一、做性能压测,实现准实时从mysql同步数据到oracle,mysql采用分库分表,oracle是传统rac架构。源端使用全量初始化+增量解析binlog方式来保证实现数据同步,之前主要采用oracle goldengate同步数据,但是goldengate不支持mysql xa事务,从而测试其他同步工具解决mysql到oracle数据同步问题(具体细节后面讲述)。对同步工具进行性能压测如期进行,但是收到数据库连接数告警信息,不符合常理,经过检查发现,数据库等待事件中enq:HW–contention占大头.将近60%.
二、enq:HW–contention官方解释
如果你遇到等待事件,可以通过查询官方能够得到大概意思.等待事件从分类来看属于enq,这个是内存结构锁且是serial。
Enqueues are shared memory structures (locks) that serialize access to database resources. They can be associated with a session or transaction.

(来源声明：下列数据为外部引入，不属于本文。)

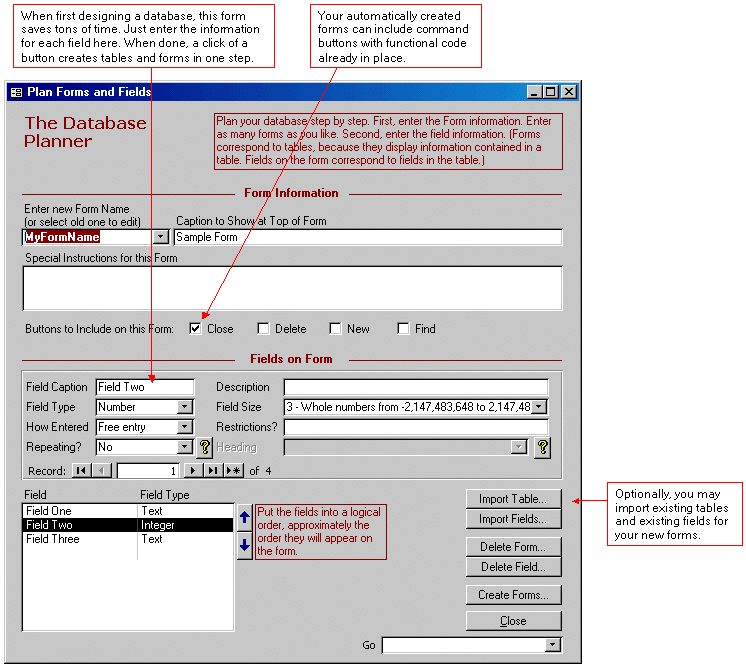 When first designing a database, this form saves tons of time. Just enter the information for each field here. When done, a click of a button creates tables and forms in one step.

Your automatically created forms can include command buttons with functional code already in place.

Plan Forms and Fields

The Database Planner

Plan your database step by step. First, enter the Form information. Enter as many forms as you like. Second, enter the field information. (Forms correspond to tables, because they display information contained in a table. Fields on the form correspond to fields in the table.)

Form Information

Enter new Form Name (or select old one to edit)

MyFormName

Caption to Show at Top of Form

Sample Form

Special Instructions for this Form

Buttons to Include on this Form: Close Delete New Find

Fields on Form

Field Caption Field Two

Field Type Number

How Entered Free entry

Repeating? No

Description

Field Size 3 - Whole numbers from -2,147,483,648 to 2,147,48

Restrictions?

Heading

Record: 1 of 4

| Field | Field Type |
|---|---|
| Field One | Text |
| Field Two | Integer |
| Field Three | Text |

Put the fields into a logical order, approximately the order they will appear on the form.

Import Table...

Import Fields...

Delete Form...

Delete Field...

Create Forms...

Close

Go

Optionally, you may import existing tables and existing fields for your new forms.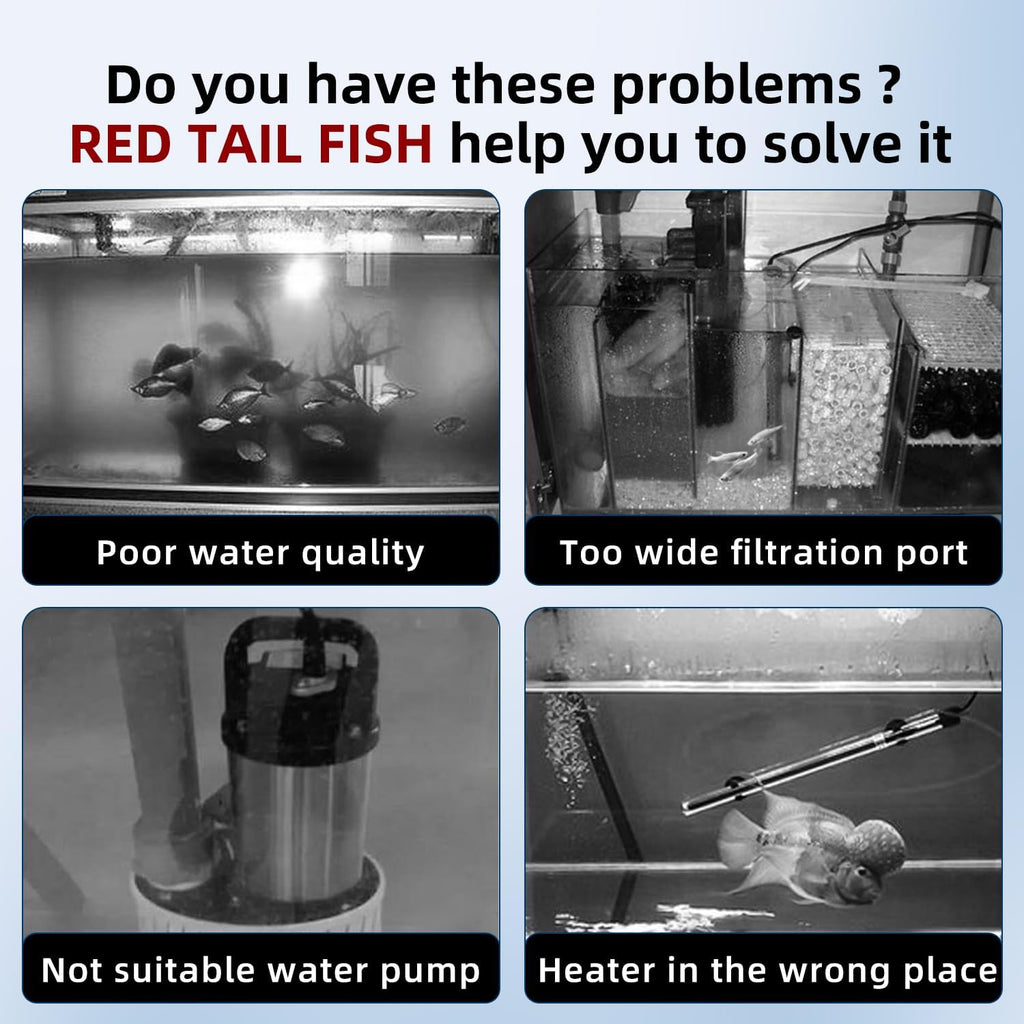 Do you have these problems ?
RED TAIL FISH help you to solve it

Poor water quality

Too wide filtration port

Not suitable water pump

Heater in the wrong place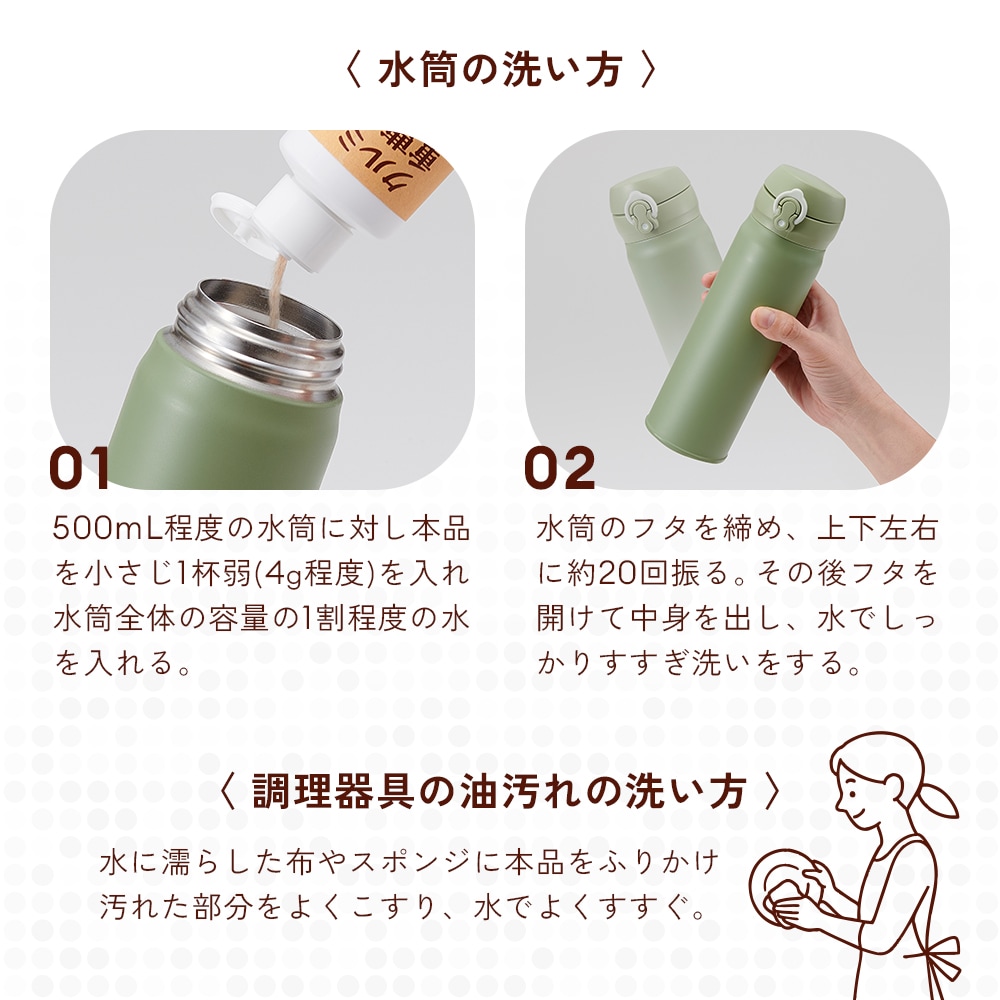 〈 水筒の洗い方 〉

01

500mL程度の水筒に対し本品を小さじ1杯弱(4g程度)を入れ水筒全体の容量の1割程度の水を入れる。

02

水筒のフタを締め、上下左右に約20回振る。その後フタを開けて中身を出し、水でしっかりすすぎ洗いをする。

〈 調理器具の油汚れの洗い方 〉

水に濡らした布やスポンジに本品をふりかけ汚れた部分をよくこすり、水でよくすすぐ。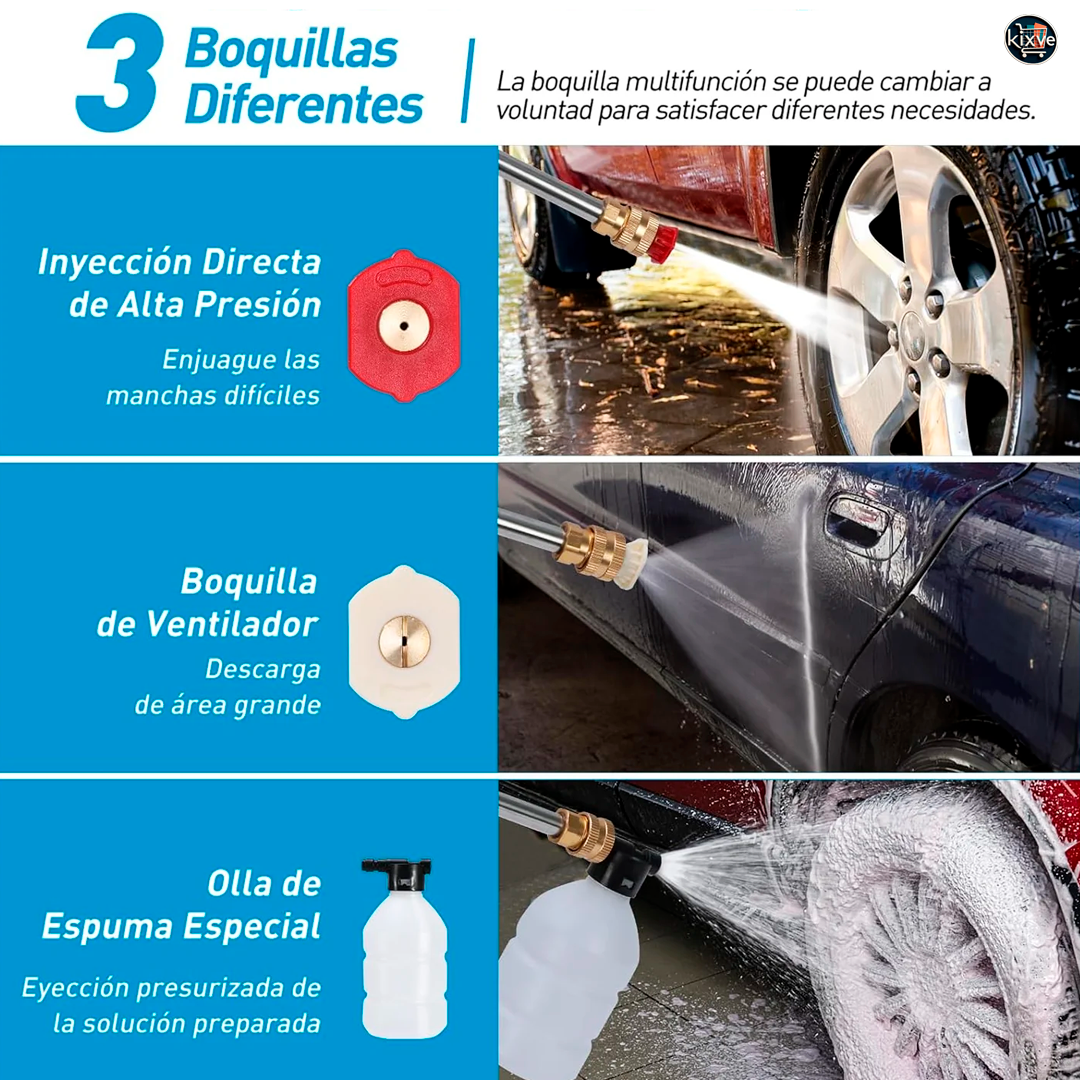 3 Boquillas Diferentes

La boquilla multifunción se puede cambiar a voluntad para satisfacer diferentes necesidades.

kixve

Inyección Directa de Alta Presión

Enjuague las manchas difíciles

Boquilla de Ventilador

Descarga de área grande

Olla de Espuma Especial

Eyección presurizada de la solución preparada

The HW enqueue is used to manage the allocation of space beyond the high water mark of a segment. The high water mark of a segment is the boundary between used and unused space in that segment. If contention is occurring for “enq: HW – contention” it is possible that automatic extension is occuring to allow the extra data to be stored since the High Water Mark has been reached. Frequent allocation of extents, reclaiming chunks, and sometimes poor I/O performance may be causing contention for the LOB segments high water mark.
据官方文档描述,Oracle设计 HW – contention队列意义在于对于数据库资源来讲,对于保护内存结构都需要“锁”的概念来控制并发,当申请超过高水位空间时,为防止多个进程同时修改HWM而提供的锁称为HW锁。想要移动HWM的进程必须获得HW锁,但是获取HW锁还是排他锁,因为是加排他锁来保证结构不被破坏.enq: HW – contention这个等待,简言之为’HW等待’,每当请求扩展segment高水位线high water mark之外的空间时需要获取申请锁。
三:enq:HW–contention问题分析
同步工具大概实现方式:
根据之前等待事件解释,我们是积压数据后,源端多个表对应到目标端一个表,类似A001写入A到A031写入A,理论上并发写入时对应进程空间不够时需要高水位之上的空间时才需要申请HW排他锁,否则不影响并发写入,除非每个进程必须强制在高水位之上写入数据,这样大并发下主动加锁会变成窜行操作,出现相应阻塞操作。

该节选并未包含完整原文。